(Problem details)
Should any entry hold a picture, omit that picture and copy the rest of the entry exactly.

#### Provided records ####

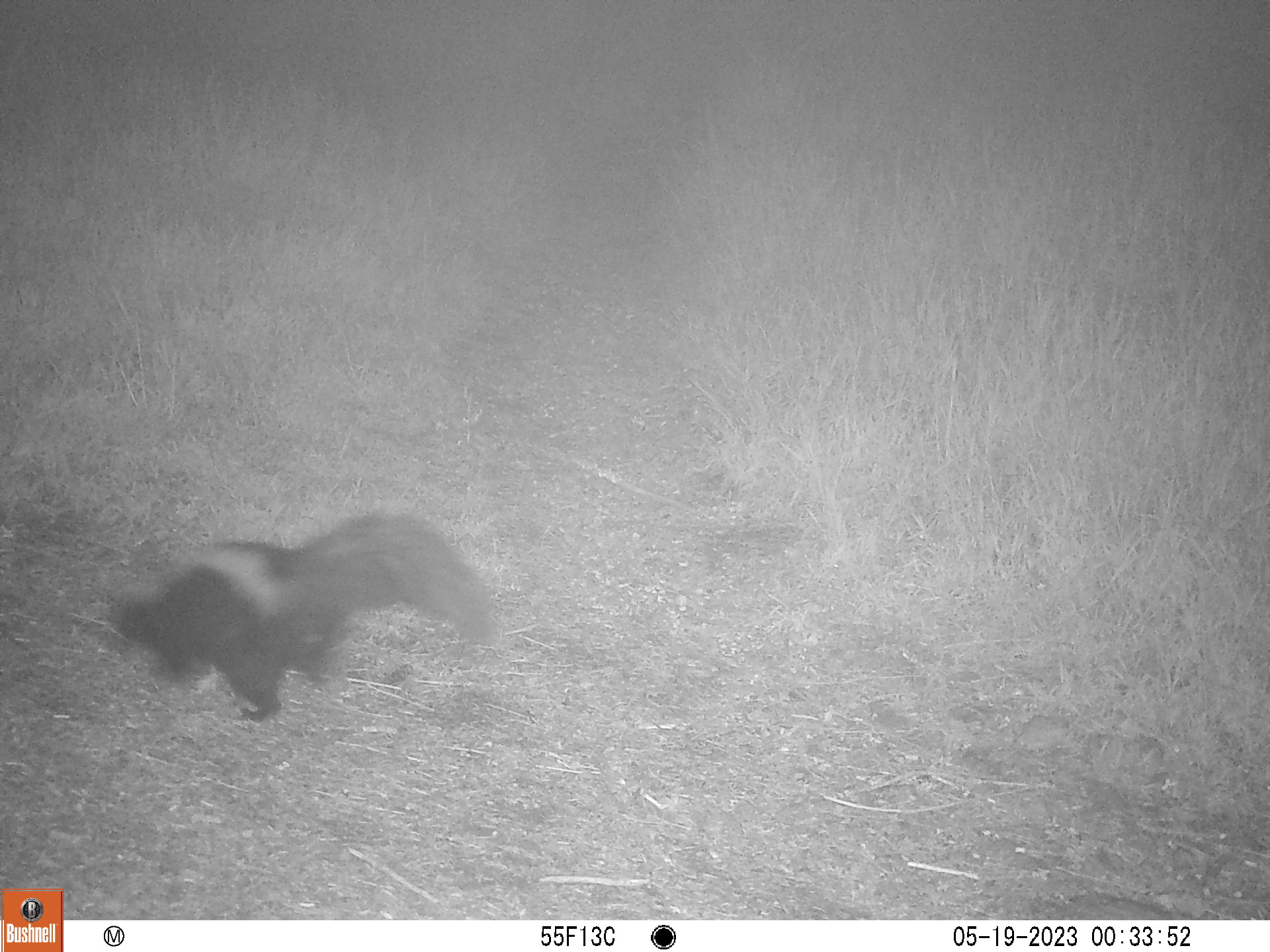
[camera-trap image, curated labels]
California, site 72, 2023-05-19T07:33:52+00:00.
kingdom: Animalia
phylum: Chordata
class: Mammalia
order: Carnivora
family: Mephitidae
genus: Mephitis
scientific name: Mephitis mephitis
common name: striped skunk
Striped skunk (Mephitis mephitis).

####

(Answer section)
[camera-trap image, curated labels]
California, site 72, 2023-05-19T07:33:52+00:00.
kingdom: Animalia
phylum: Chordata
class: Mammalia
order: Carnivora
family: Mephitidae
genus: Mephitis
scientific name: Mephitis mephitis
common name: striped skunk
Striped skunk (Mephitis mephitis).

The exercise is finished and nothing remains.